In the regular season, 16 different players had game-winning RBIs, including nine players with six or more. Napoli and Dustin Pedroia led the team with 12, with Stephen Drew right behind with 10. As a team they also had 10 walk-off hits by seven different players, with Drew, Napoli and Jonny Gomes leading the way with two apiece.
One of the more memorable hits from an unexpected player was in the middle of September in Tampa when utility man Mike Carp hit a pinch-hit grand slam in the tenth inning to propel the Sox over the Rays.
Their clutch hitting has carried over into October with one walk-off hit as well as their pass-the-torch-to-the-next-guy mentality.

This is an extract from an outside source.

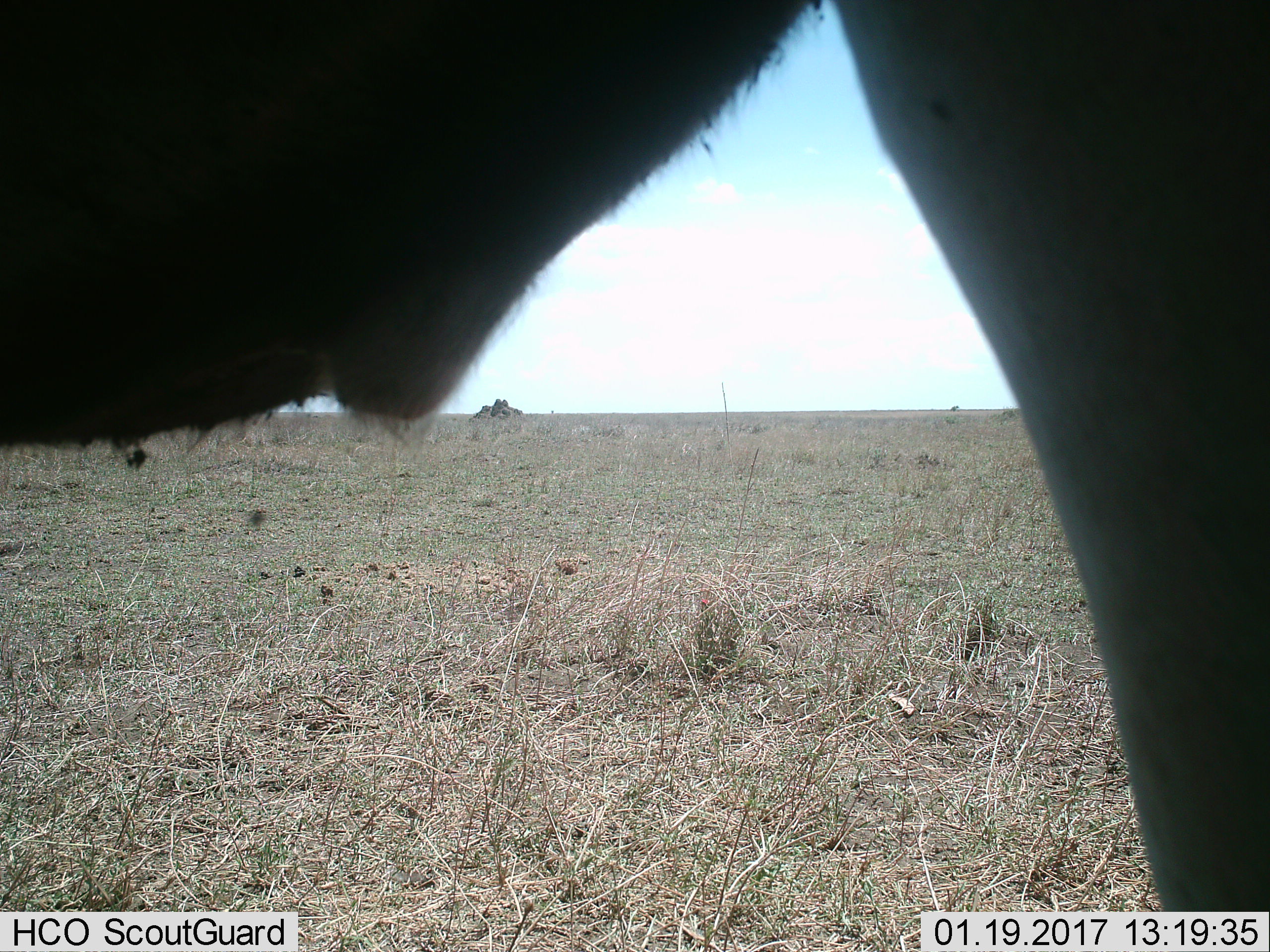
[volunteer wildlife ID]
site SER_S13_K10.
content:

Having not started a single game all postseason, rookie Xander Bogaerts was inserted into the lineup for Games 5 and 6. The young stud responded, going 2-for-4 with two runs scored while showing tremendous poise, working three walks in the two games.
“His poise out there, it says a lot about him,” centerfielder Jacoby Ellsbury said. “This coaching staff, in the postseason, puts him in the lineup and they just have a lot of confidence in him and he has a lot of confidence in himself. Definitely added a spark for us this series.”
With no MVP candidates, the Red Sox relied heavily on their depth and sometimes their will to win to overcome, perhaps, a lack of talent.
“This ball club worked really hard. We have a lot of superheros here, a lot of guys that come here everyday that like to make things happen and that’s what this ball club is all about,” Ortiz said.
With the Red Sox in 2013, it doesn’t matter if you’ve been in the league for 17 years with two World Series titles, or if you’re just 21-years-old and own only two months of big league experience. Everyone is contributing, which is one of the biggest reasons why the Red Sox will be competing for the eighth World Series title in franchise history this week.